On Fri, 03 Oct 2003 13:25:16 -0400, Dan Anderson <dan@mathjunkies.com> penned:
> I've had very good success with the following:
> 
> 1) Send all e-mails with your name not listed as a receipient to a
> probable spam folder.  After a few weeks of tweaking (mailing lists and
> newsletters will get send there too) you will find just about everything
> in there the probable spam folder is spam -- and can be deleted
> accordingly.
> 2) Anytime a major virus comes up filter out common text in the message
> body if it comes through.
> 
> The following are useful if you know a language like Perl and can pipe
> your mail through it (not very hard):
> 3) (A little more tricky) Create "Whitelists" -- people who you know you
> can trust.  Any mail from these people gets sent to your inbox -- don't
> accidentally delete an important e-mail!
> 4) Anything with .pif, .bat, .exe attached is probably spam.  Quarantine
> it (unless it's from your somebody on your whitelist). 
> 5) Make anybody e-mailing to your address who is not on your whitelist
> (besides listservs!) respond to an automatic reply to be added to your
> whitelist.  Most spammers won't respond (although people on the listserv
> may get angry and block your e-mail.

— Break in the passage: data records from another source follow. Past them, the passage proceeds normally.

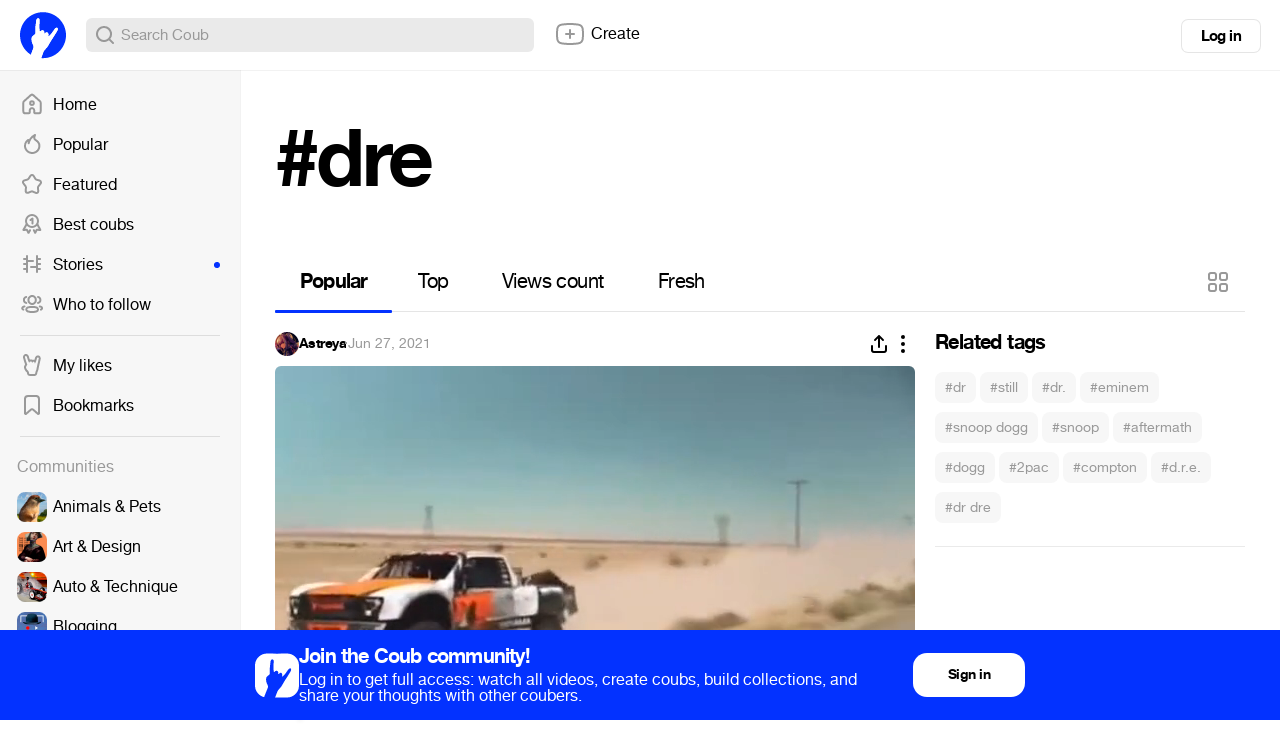

--- FILE ---
content_type: text/html; charset=utf-8
request_url: https://coub.com/coubs/2tlsj0/increment_views?player=html5&type=site&platform=desktop
body_size: 36
content:
21447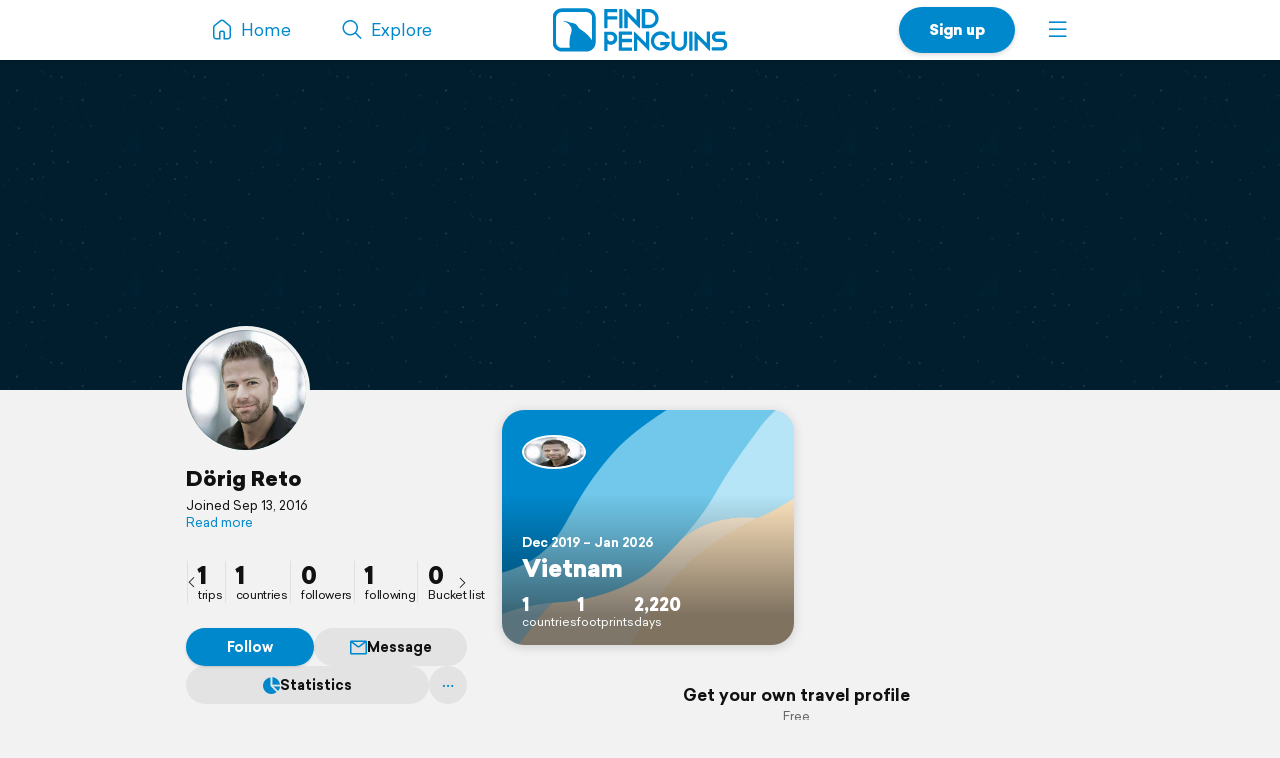

--- FILE ---
content_type: image/svg+xml
request_url: https://d2k8htqlk8yn1a.cloudfront.net/img/findpenguins-logo.svg
body_size: 1659
content:
<?xml version="1.0" encoding="utf-8"?>
<!-- Generator: Adobe Illustrator 23.0.3, SVG Export Plug-In . SVG Version: 6.00 Build 0)  -->
<svg version="1.1" id="Layer_1" xmlns="http://www.w3.org/2000/svg" xmlns:xlink="http://www.w3.org/1999/xlink" x="0px" y="0px"
	 viewBox="0 0 160 42" style="enable-background:new 0 0 160 42;" xml:space="preserve">
<style type="text/css">
	.st0{fill:#0088CC;}
</style>
<g>
	<path class="st0" d="M31,1.2H8.5C3.8,1.2,0,5.1,0,9.8v22.4c0,4.7,3.8,8.5,8.5,8.5H31c4.7,0,8.5-3.8,8.5-8.5V9.8
		C39.5,5.1,35.7,1.2,31,1.2z M3.3,32.2V9.8c0-2.9,2.3-5.2,5.2-5.2H31c2.9,0,5.2,2.3,5.2,5.2v20.7c-0.9-1.2-1.9-2.6-2.8-3.6l-0.2-0.2
		c-1.7-1.9-4.5-4.3-6.2-5.3s-3.4-2.5-3.8-3.4s-1.3-2-2-2.4s-2.2-0.9-3.3-1.1c-1.1-0.2-2.8-0.6-3.8-1c-0.9-0.4-2.6-0.7-3.6-0.8
		c-1.1,0-1.2,0.1-0.2,0.4c0.9,0.3,2.4,0.9,3.2,1.4c0.8,0.5,1.9,1.6,2.4,2.3s1.1,1.7,1.2,2.1c0.2,0.4,0.4,1.3,0.4,1.9
		c0.1,0.6-0.3,2.7-1,4.6c-0.6,1.9-1,5.6-1,8.2v0.2c0,1.1,0.2,2.3,0.3,3.5H8.5C5.6,37.4,3.3,35.1,3.3,32.2z"/>
	<path class="st0" d="M58.9,4.8c0.2,0,0.4-0.2,0.4-0.4V2.1c0-0.2-0.2-0.4-0.4-0.4H47.7c-0.2,0-0.4,0.2-0.4,0.4v16.8
		c0,0.2,0.2,0.4,0.4,0.4h2.2c0.2,0,0.4-0.2,0.4-0.4v-7.4h8.6c0.2,0,0.4-0.2,0.4-0.4V8.8c0-0.2-0.2-0.4-0.4-0.4h-8.6V4.8H58.9z"/>
	<path class="st0" d="M63.6,1.7h-2.2c-0.2,0-0.4,0.2-0.4,0.4v16.8c0,0.2,0.2,0.4,0.4,0.4h2.2c0.2,0,0.4-0.2,0.4-0.4V2.1
		C64,1.9,63.9,1.7,63.6,1.7z"/>
	<path class="st0" d="M79.5,1.7h-2.2c-0.2,0-0.4,0.2-0.4,0.4v10.2L66.3,1.8c-0.1-0.1-0.3-0.1-0.4-0.1c-0.1,0.1-0.2,0.2-0.2,0.4v16.8
		c0,0.2,0.2,0.4,0.4,0.4h2.2c0.2,0,0.4-0.2,0.4-0.4V8.5l10.5,10.7c0.1,0.1,0.2,0.1,0.3,0.1c0.1,0,0.1,0,0.2,0
		c0.1-0.1,0.2-0.2,0.2-0.4V2.1C79.9,1.9,79.7,1.7,79.5,1.7z"/>
	<path class="st0" d="M94.4,4.3c-1.7-1.7-3.8-2.6-6.2-2.6H82c-0.2,0-0.4,0.2-0.4,0.4v16.8c0,0.2,0.2,0.4,0.4,0.4h6.2
		c2.4,0,4.5-0.9,6.2-2.6s2.6-3.8,2.6-6.2C97,8.1,96.1,6,94.4,4.3z M94,10.5c0,1.6-0.6,2.9-1.7,4.1c-1.1,1.1-2.5,1.7-4.1,1.7h-3.5
		V4.8h3.5c1.6,0,2.9,0.6,4.1,1.7C93.4,7.6,94,8.9,94,10.5z"/>
	<path class="st0" d="M57.5,24.2c-1.2-1.2-2.6-1.7-4.2-1.7h-5.6c-0.2,0-0.4,0.2-0.4,0.4v16.8c0,0.2,0.2,0.4,0.4,0.4h2.2
		c0.2,0,0.4-0.2,0.4-0.4v-6c0.9,0.5,1.9,0.8,3,0.8c1.7,0,3.1-0.6,4.2-1.8c1.2-1.2,1.8-2.6,1.8-4.2C59.3,26.8,58.7,25.4,57.5,24.2z
		 M56.2,28.4c0,0.8-0.3,1.5-0.9,2.1c-0.6,0.6-1.3,0.9-2.1,0.9s-1.5-0.3-2.1-0.9s-0.9-1.3-0.9-2.1v-3h3c0.8,0,1.5,0.3,2.1,0.9
		C55.9,26.9,56.2,27.6,56.2,28.4z"/>
	<path class="st0" d="M72.2,25.5c0.2,0,0.4-0.2,0.4-0.4v-2.3c0-0.2-0.2-0.4-0.4-0.4H61c-0.2,0-0.4,0.2-0.4,0.4v16.8
		c0,0.2,0.2,0.4,0.4,0.4h11.2c0.2,0,0.4-0.2,0.4-0.4v-2.2c0-0.2-0.2-0.4-0.4-0.4h-8.6v-4.8h8.6c0.2,0,0.4-0.2,0.4-0.4v-2.3
		c0-0.2-0.2-0.4-0.4-0.4h-8.6v-3.7h8.6V25.5z"/>
	<path class="st0" d="M88.1,22.4h-2.2c-0.2,0-0.4,0.2-0.4,0.4V33L75,22.6c-0.1-0.1-0.3-0.1-0.4-0.1c-0.1,0.1-0.2,0.2-0.2,0.4v16.8
		c0,0.2,0.2,0.4,0.4,0.4H77c0.2,0,0.4-0.2,0.4-0.4V29.2l10.5,10.7c0,0.1,0.1,0.1,0.2,0.1s0.1,0,0.2,0c0.1-0.1,0.2-0.2,0.2-0.4V22.8
		C88.5,22.6,88.4,22.4,88.1,22.4z"/>
	<path class="st0" d="M122.7,22.4h-2.2c-0.2,0-0.4,0.2-0.4,0.4v10.1c0,1.2-0.4,2.1-1.2,2.9c-0.8,0.8-1.7,1.2-2.9,1.2
		c-1.1,0-2.1-0.4-2.9-1.2s-1.3-1.8-1.3-2.9V22.8c0-0.2-0.2-0.4-0.4-0.4h-2.2c-0.2,0-0.4,0.2-0.4,0.4v10.1c0,2,0.7,3.6,2.1,5
		s3.1,2.1,5,2.1c2,0,3.7-0.7,5-2.1c1.3-1.3,2-3,2-5V22.8C123.1,22.6,122.9,22.4,122.7,22.4z"/>
	<path class="st0" d="M127.6,22.4h-2.2c-0.2,0-0.4,0.2-0.4,0.4v16.8c0,0.2,0.2,0.4,0.4,0.4h2.2c0.2,0,0.4-0.2,0.4-0.4V22.8
		C128,22.6,127.8,22.4,127.6,22.4z"/>
	<path class="st0" d="M143.6,22.4h-2.2c-0.2,0-0.4,0.2-0.4,0.4V33l-10.5-10.5c-0.1-0.1-0.3-0.1-0.4-0.1c-0.1,0.1-0.2,0.2-0.2,0.4
		v16.8c0,0.2,0.2,0.4,0.4,0.4h2.2c0.2,0,0.4-0.2,0.4-0.4V29.2l10.5,10.7c0.1,0.1,0.2,0.1,0.3,0.1s0.1,0,0.2,0
		c0.1-0.1,0.2-0.2,0.2-0.4V22.8C144,22.6,143.8,22.4,143.6,22.4z"/>
	<path class="st0" d="M158.4,30.7c-1-1-2.3-1.6-3.9-1.6h-3.9c-0.5,0-0.9-0.2-1.3-0.5c-0.4-0.4-0.6-0.8-0.6-1.3s0.2-0.9,0.6-1.3
		c0.4-0.4,0.8-0.5,1.3-0.5h6.9c0.2,0,0.4-0.2,0.4-0.4v-2.3c0-0.2-0.2-0.4-0.4-0.4h-6.9c-1.3,0-2.5,0.5-3.5,1.4
		c-0.9,0.9-1.4,2.1-1.4,3.4s0.5,2.5,1.4,3.4c1,1,2.1,1.4,3.5,1.4h3.9c0.7,0,1.2,0.2,1.7,0.7s0.7,1,0.7,1.7s-0.2,1.2-0.7,1.7
		s-1,0.7-1.7,0.7h-8.4c-0.2,0-0.4,0.2-0.4,0.4v2.2c0,0.2,0.2,0.4,0.4,0.4h8.4c1.5,0,2.8-0.5,3.9-1.6c1.1-1.1,1.6-2.4,1.6-3.9
		C160,33.1,159.5,31.8,158.4,30.7z"/>
	<path class="st0" d="M107.4,32.1c-0.1-0.1-0.2-0.1-0.3-0.1h-8.2c-0.2,0-0.4,0.2-0.4,0.4v2.2c0,0.2,0.2,0.4,0.4,0.4h4.2
		c-1.1,1.3-2.7,2-4.4,2c-3.2,0-5.8-2.6-5.8-5.8s2.6-5.8,5.8-5.8c2.2,0,4.1,1.2,5.1,3.1c0.1,0.1,0.2,0.2,0.4,0.2h2.4
		c0.1,0,0.3-0.1,0.3-0.2c0.1-0.1,0.1-0.2,0.1-0.4c-0.1-0.4-0.3-0.7-0.5-1.1c-1.5-3-4.5-4.8-7.8-4.8c-4.9,0-8.8,4-8.8,8.8
		s4,8.8,8.8,8.8c4.4,0,8.1-3.3,8.7-7.6C107.5,32.3,107.5,32.2,107.4,32.1z"/>
</g>
</svg>
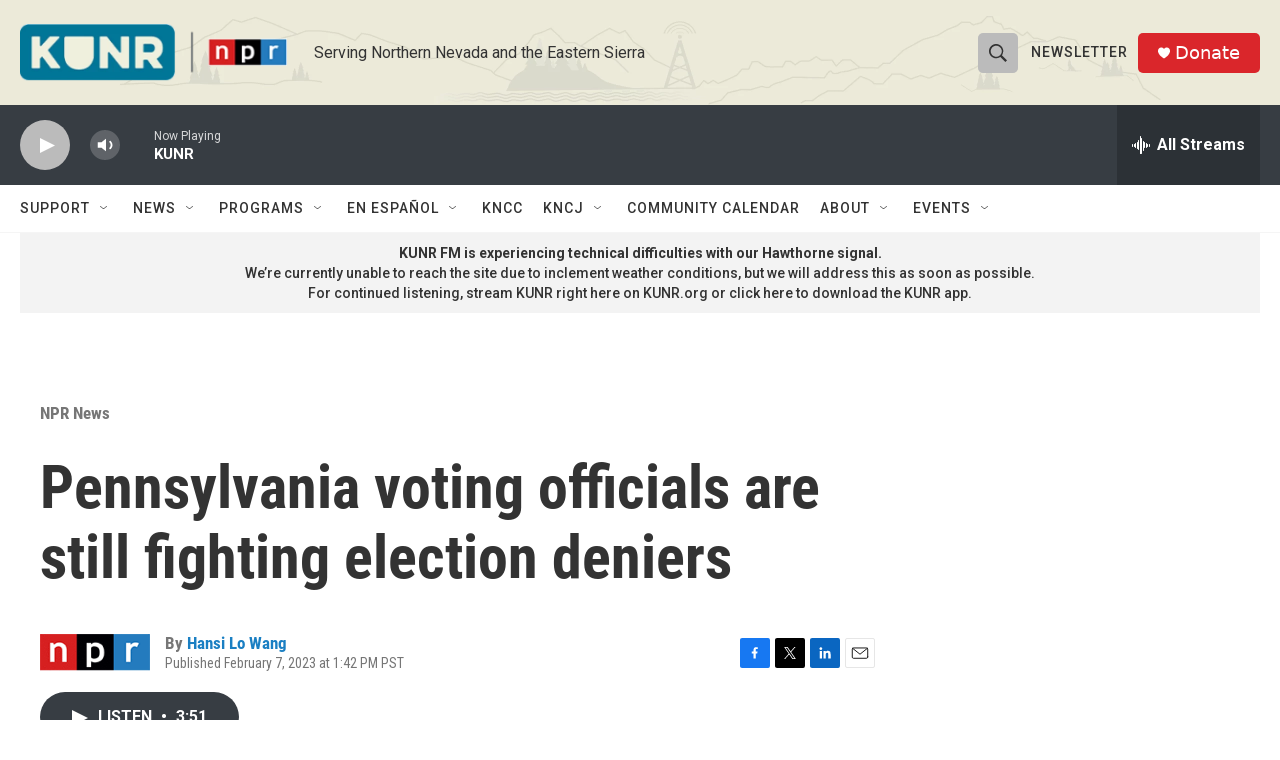

--- FILE ---
content_type: text/html; charset=utf-8
request_url: https://www.google.com/recaptcha/api2/aframe
body_size: 267
content:
<!DOCTYPE HTML><html><head><meta http-equiv="content-type" content="text/html; charset=UTF-8"></head><body><script nonce="sTStMCxGIxgiXngf56LZyQ">/** Anti-fraud and anti-abuse applications only. See google.com/recaptcha */ try{var clients={'sodar':'https://pagead2.googlesyndication.com/pagead/sodar?'};window.addEventListener("message",function(a){try{if(a.source===window.parent){var b=JSON.parse(a.data);var c=clients[b['id']];if(c){var d=document.createElement('img');d.src=c+b['params']+'&rc='+(localStorage.getItem("rc::a")?sessionStorage.getItem("rc::b"):"");window.document.body.appendChild(d);sessionStorage.setItem("rc::e",parseInt(sessionStorage.getItem("rc::e")||0)+1);localStorage.setItem("rc::h",'1769028601123');}}}catch(b){}});window.parent.postMessage("_grecaptcha_ready", "*");}catch(b){}</script></body></html>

See caveat re: listservs).
> 6) Keep a listserv list and other lists in a database so it is portable
> wherever you go.
> 
> This has successfully helped me send over 2k emails to /dev/null today. 
> I highly recommend it.
> 
> -Dan
> 

I do all of the above with spamassassin and tmda.  I don't use the
challenge/response method; instead I changed the default action to
"hold," so that I can look at unfamiliar email when *I* want to.  You
can also change the default action to deliver to some mailbox for later
perusal.  (tmda's c/r system is fairly smart about not emailing
challenges to lists, though.)

I find tmda's rule syntax a lot easier to handle than procmail's, but I
use procmail, too, for some prefiltering.

There are a ton of anti-spam and mail-filtering packages out there;
putting them in place properly may take some time, but it sure has
reduced my frustration level.

-- 
monique
Please respond to the group OR to my email, but not both.  (Group preferred.)